The temperature-dependent population growth potential of Phenacoccus solenopsis Tinsley, a highly polyphagous and invasive mealybug species, was studied on sprouted potatoes under laboratory conditions at six constant temperatures (15-40 oC). Several non-linear equations were fitted to the obtained data to model temperature-dependent population growth and species life history. The established equations for each life age/stage of the species were compiled to obtain an overall temperature-dependent phenology model. The life table parameters of P. solenopsis were estimated using stochastic simulation centred on a rate summation and cohort up-dating approach.
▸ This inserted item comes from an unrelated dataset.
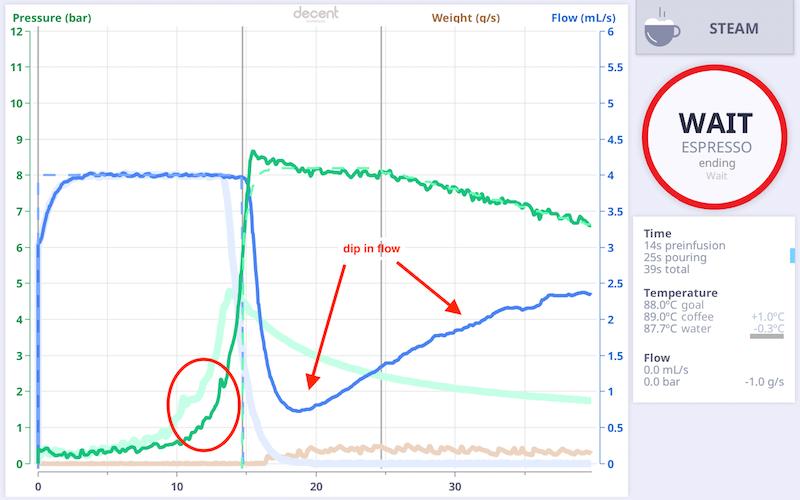 Pressure Profiling On The Decent Espresso Machine Scott Rao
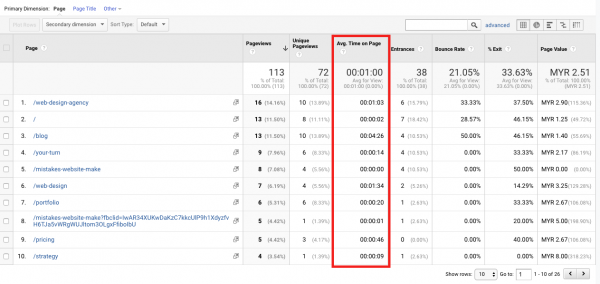8 Super Numbers in Google Analytics for Beginners [Easy] 8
The theoretical lower development threshold temperatures estimated using linear regressions applied to mean development rates were 11.2, 8.9, 9.8 and 12.7 oC, and the thermal constants for development were 93.7, 129.8, 97.1 and 100.0 degree days (DD) for nymph 1, nymph 2, nymph 3 and male pupa stages, respectively. The developed phenology model predicted temperatures between 25-35 oC as the favourable range for P. solenopsis development, survival and reproduction. P. solenopsis population attained a maximum net reproductive rate (107-108 females/female/generation) and total fecundity (216.6 – 226.5 individuals/female/generation) at temperatures between 25-30 oC. Mean length of generations decreased from 75.6 days at 15 oC to 21 days at 40 oC. The maximum finite rate of increase (1.12 – 1.16 females/female/day) and shortest doubling time (4.3 – 6.1 days) were also observed at temperatures between 25-35 oC. The simulation of phenology model at fluctuating temperatures indicated that P. solenopsis populations might potentially increase with a finite rate of 1.06 females/female/day with an average generation time of 58.7 days and a doubling time of 12.1 days. The obtained life table parameters were reasonably similar when compared with literature data. The present model can be simulated spatially for estimating the pest risk and undertaking agro-ecoregion specific pest management strategies.